> _Data for this task_

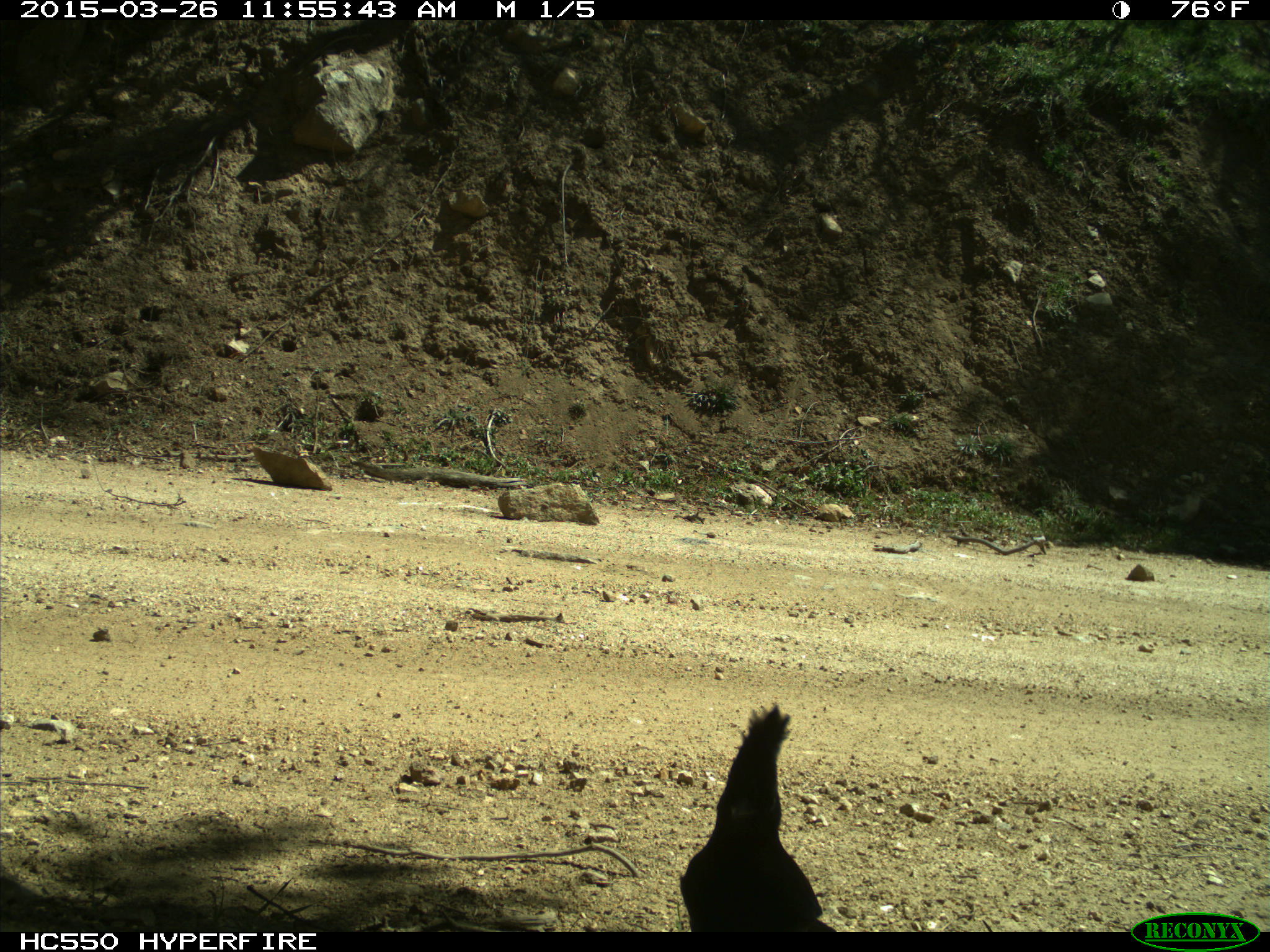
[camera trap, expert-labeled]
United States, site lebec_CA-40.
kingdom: Animalia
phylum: Chordata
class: Aves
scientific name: Aves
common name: birds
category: unidentified bird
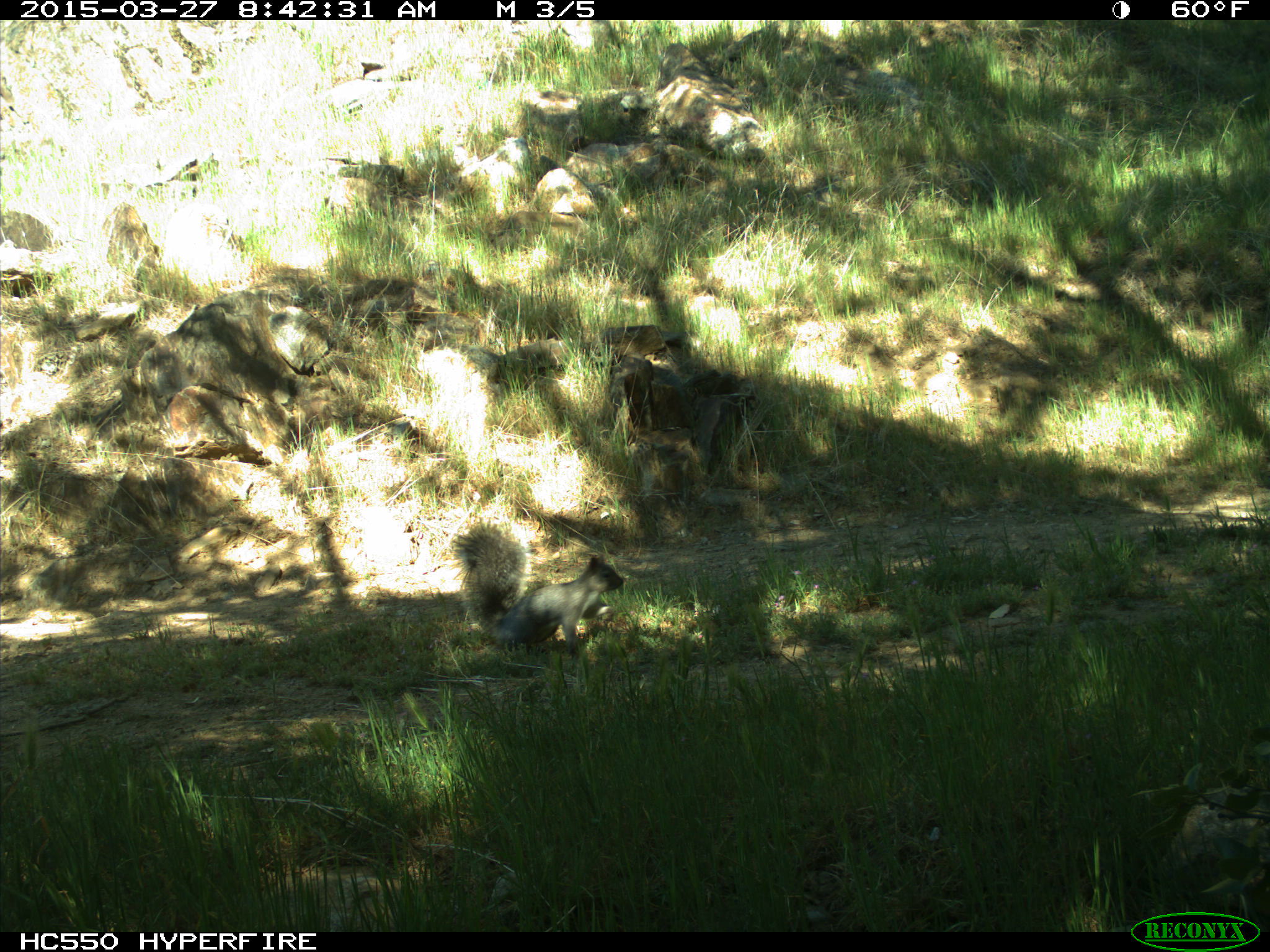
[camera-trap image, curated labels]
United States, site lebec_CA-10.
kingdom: Animalia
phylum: Chordata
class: Mammalia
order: Rodentia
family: Sciuridae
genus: Sciurus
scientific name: Sciurus carolinensis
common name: eastern gray squirrel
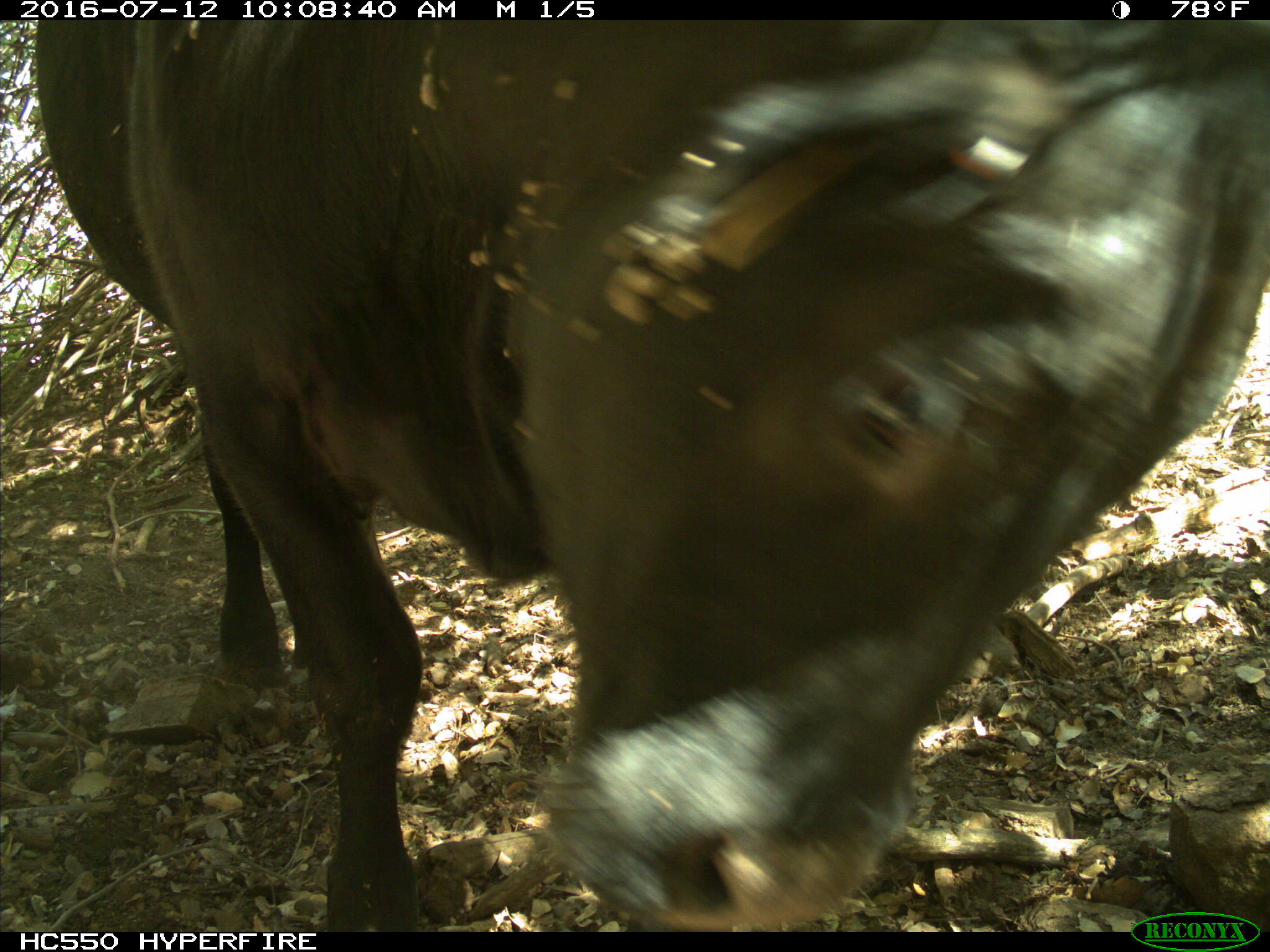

> _Instructions for the task_
Apart from the pictures, every line above must be repeated exactly.

> _Exercise result_
[camera trap, expert-labeled]
United States, site lebec_CA-40.
kingdom: Animalia
phylum: Chordata
class: Aves
scientific name: Aves
common name: birds
category: unidentified bird
[camera-trap image, curated labels]
United States, site lebec_CA-10.
kingdom: Animalia
phylum: Chordata
class: Mammalia
order: Rodentia
family: Sciuridae
genus: Sciurus
scientific name: Sciurus carolinensis
common name: eastern gray squirrel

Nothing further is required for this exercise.